Esa noche, antes de acostarme, abrí mi MacBook para revisar nuevamente la ubicación. Esta vez, el celular aparecía en un sitio distinto: una estación de mantenimiento con múltiples vías y carriles. La teoría de la colombiana comenzaba a tener sentido, pero no había forma de confirmar nada hasta el día siguiente.
A las 8 de la mañana, lo primero que hizo Issabela al despertar fue recordarme que revisara la ubicación. Ahora marcaba una estación de tren y metro, específicamente en la plazoleta de comidas. Salimos apresurados, sin siquiera bañarnos, con la MacBook en mano como nuestro mapa del tesoro.
En la estación, acudimos primero a la oficina de objetos perdidos. Allí nos dijeron que no tenían mi iPhone, pero un trabajador del metro se ofreció a ayudarnos. Miró la ubicación en mi computadora y sugirió que el celular podría estar en la oficina subterránea. Si no lo encontrábamos allí, recomendó que acudiéramos a la policía.
Con la ansiedad creciendo, llegamos a la oficina del metro subterráneo y explicamos nuevamente la situación. La encargada se ausentó por un momento, y cada segundo de espera se sentía interminable. Finalmente, regresó con mi celular en la mano. La emoción fue indescriptible.

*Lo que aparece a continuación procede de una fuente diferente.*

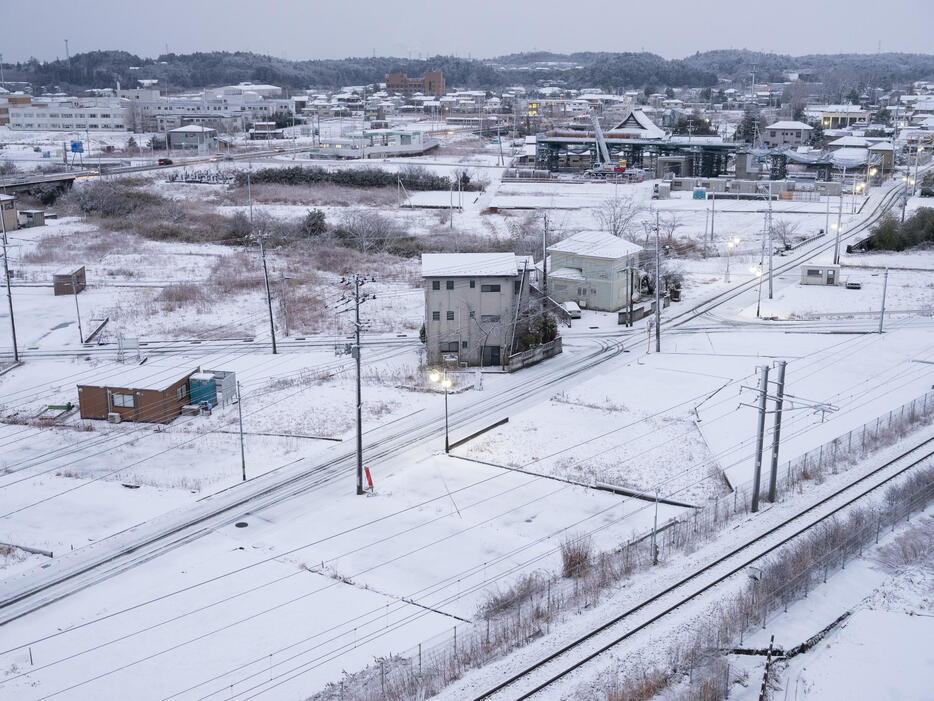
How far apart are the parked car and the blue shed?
42.8ft

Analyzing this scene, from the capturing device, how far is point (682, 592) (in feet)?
45.3

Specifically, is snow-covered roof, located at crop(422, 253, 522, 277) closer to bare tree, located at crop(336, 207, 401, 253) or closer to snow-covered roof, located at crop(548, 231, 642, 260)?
snow-covered roof, located at crop(548, 231, 642, 260)

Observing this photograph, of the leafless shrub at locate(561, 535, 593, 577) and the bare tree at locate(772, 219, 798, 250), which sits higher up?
the bare tree at locate(772, 219, 798, 250)

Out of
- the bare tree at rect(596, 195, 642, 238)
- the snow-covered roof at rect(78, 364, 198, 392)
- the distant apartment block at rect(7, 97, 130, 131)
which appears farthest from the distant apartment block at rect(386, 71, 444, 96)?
the snow-covered roof at rect(78, 364, 198, 392)

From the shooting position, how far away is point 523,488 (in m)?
18.1

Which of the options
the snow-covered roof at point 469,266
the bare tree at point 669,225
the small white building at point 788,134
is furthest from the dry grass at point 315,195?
the small white building at point 788,134

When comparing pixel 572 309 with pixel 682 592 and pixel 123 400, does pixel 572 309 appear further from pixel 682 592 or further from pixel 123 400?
pixel 682 592

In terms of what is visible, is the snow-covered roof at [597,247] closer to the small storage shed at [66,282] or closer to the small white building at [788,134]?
the small storage shed at [66,282]

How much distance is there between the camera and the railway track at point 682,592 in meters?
11.8

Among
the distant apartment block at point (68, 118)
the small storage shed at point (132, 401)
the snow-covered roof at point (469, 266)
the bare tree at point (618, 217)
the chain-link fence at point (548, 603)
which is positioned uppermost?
the distant apartment block at point (68, 118)

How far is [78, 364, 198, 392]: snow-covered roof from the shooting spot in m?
22.6

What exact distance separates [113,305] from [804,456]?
25099mm

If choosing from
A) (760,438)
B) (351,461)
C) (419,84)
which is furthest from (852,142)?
(419,84)

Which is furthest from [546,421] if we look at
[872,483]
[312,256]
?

Para verificar que era mío, me pidió que lo desbloqueara. Apenas introduje la contraseña, el celular se apagó por falta de batería, pero la funcionaria confirmó que el dispositivo era legítimamente mío. Más tarde descubrí que el “modo perdido” había sido mi salvación: el iPhone activa una reserva mínima de energía en estos casos y bloquea funciones como Apple Pay para proteger al propietario.
Recuperar el celular fue más que un alivio; fue el cierre inesperado de una aventura que nunca planeamos vivir. Entre la tecnología, la amabilidad de desconocidos y un poco de suerte, la historia quedará para siempre como uno de los momentos más memorables de nuestra luna de miel.